A recent study* by the award-winning Sentis research team establishes that several factors inherent to a positive safety culture are driven by ‘great’ safety leadership. So, in companies that enjoy a positive safety culture, what are leaders doing differently?
Download our ebook ‘Driving A Positive Safety Culture’ to discover the results of the study and recommendations for leaders.
1. Great safety leaders demonstrate a visible safety commitment
A visible and genuine commitment to safety is critical to driving a positive safety culture and subsequently, helpful safety behaviours and results. The genuine nature of this commitment should be cemented in demonstrated behaviour and must be shown by leaders at all levels.

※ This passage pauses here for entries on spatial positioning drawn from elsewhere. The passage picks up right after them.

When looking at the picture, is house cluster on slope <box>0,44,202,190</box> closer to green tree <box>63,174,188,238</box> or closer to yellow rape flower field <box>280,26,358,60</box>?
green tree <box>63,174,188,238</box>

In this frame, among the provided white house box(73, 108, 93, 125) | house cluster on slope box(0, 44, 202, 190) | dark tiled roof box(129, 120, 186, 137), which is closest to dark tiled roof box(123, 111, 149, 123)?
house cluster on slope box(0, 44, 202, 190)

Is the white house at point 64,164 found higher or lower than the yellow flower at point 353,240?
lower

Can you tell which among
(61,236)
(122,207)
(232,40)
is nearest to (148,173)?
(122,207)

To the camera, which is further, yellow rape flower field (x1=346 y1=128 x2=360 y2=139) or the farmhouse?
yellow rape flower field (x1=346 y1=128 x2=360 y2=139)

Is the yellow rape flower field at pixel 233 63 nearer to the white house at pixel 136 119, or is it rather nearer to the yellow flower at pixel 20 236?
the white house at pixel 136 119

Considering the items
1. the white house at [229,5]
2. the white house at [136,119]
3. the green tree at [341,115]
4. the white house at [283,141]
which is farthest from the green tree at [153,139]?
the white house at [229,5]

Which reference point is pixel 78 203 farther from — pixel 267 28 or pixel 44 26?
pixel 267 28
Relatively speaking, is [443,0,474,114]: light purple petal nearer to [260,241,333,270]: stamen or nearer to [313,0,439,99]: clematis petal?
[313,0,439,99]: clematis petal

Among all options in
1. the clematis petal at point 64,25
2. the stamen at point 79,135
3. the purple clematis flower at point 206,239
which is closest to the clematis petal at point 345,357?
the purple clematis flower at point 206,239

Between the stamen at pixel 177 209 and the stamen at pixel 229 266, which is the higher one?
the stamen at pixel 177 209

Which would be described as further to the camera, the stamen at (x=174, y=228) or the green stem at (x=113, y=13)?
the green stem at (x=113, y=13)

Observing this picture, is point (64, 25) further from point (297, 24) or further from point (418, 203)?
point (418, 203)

Safety should be viewed as an investment that generates its return through a healthy, productive and safe workforce. Great safety leaders make sure it’s transparent that safety is prioritised—particularly when it comes to financial decision-making. Setting a healthy budget, establishing a clear process for requesting safety expenditures and investing in safety initiatives, generates a shared perception that management genuinely care and are ‘taking action’ on safety.
A further step management can take to secure their commitment is simply stepping out into the field and maintaining a visible presence. Spending time talking to employees at all levels about health and safety, and particularly to those on the shop floor, is a sure-fire way to encourage a positive perception of safety commitment.
2. Great safety leaders consult, communicate and collaborate
The importance of meaningful relationships with team members should not be underestimated. Our research showed that positive safety cultures are created when leaders are trusted and respected by their teams. Positive safety cultures also tend to be propped up by empowering and participative safety leadership styles—safety leaders establish the ‘ground rules’, yet grant their team the autonomy to discover the best process to achieve safe and productive outcomes.
Within organisations that possess a positive safety culture, opportunities to talk about safety within teams are fully utilised. Formal communication events like pre-start meetings and Toolbox Talks offer a platform to engage team members in high quality safety discussions. Great safety leaders encourage the involvement and direct participation of attendees, rather than a one-way transfer of information.
Great safety leaders also ensure communication opportunities are made job relevant by being responsive to team happenings such as changing work conditions or events. Most importantly, great safety leaders ensure team safety communication flows through from formal meetings and briefings out onto the job site.
3. Great safety leaders remove barriers to reporting
Leaders can promote a positive safety culture by removing barriers to reporting. This includes clarifying the conditions that trigger reporting, and formalising reports for the benefit of learning and improvement.
Great safety leaders provide timely feedback and action on reported incidents, demonstrating the importance of employees’ reporting contributions. They ensure there are no negative repercussions for reporting and that feedback loops exist and function effectively. Gaps in feedback result in cynicism around the value of safety systems and tools, undermining their implementation and negatively affecting incident reporting.
4. Great safety leaders proactively manage organisational change
Great safety leaders manage organisational change well, using frequent communication to articulate the reasons for the change and providing opportunities for employees to contribute to how the change is implemented, wherever possible.
This bottom-up, consultative approach ensures open dialogue between the workforce and senior management. It reduces the relational distance between different levels of the organisation and contributes to a positive safety culture by promoting trust. Great safety leaders aren’t afraid to show that they genuinely care about workers’ welfare during the change process.
Finally, leaders should ensure that change is implemented consistently, with uniform standards across the organisation. This helps to limit change cynicism and employees’ perception that the change is a simply ‘knee jerk’ reaction.
This year, what strategies will you implement to ensure your actions as a leader are helping, not hindering, your safety efforts?
*Research study of 30 separate sites from 17 companies across mining, utilities, oil and gas, construction, manufacturing and agriculture.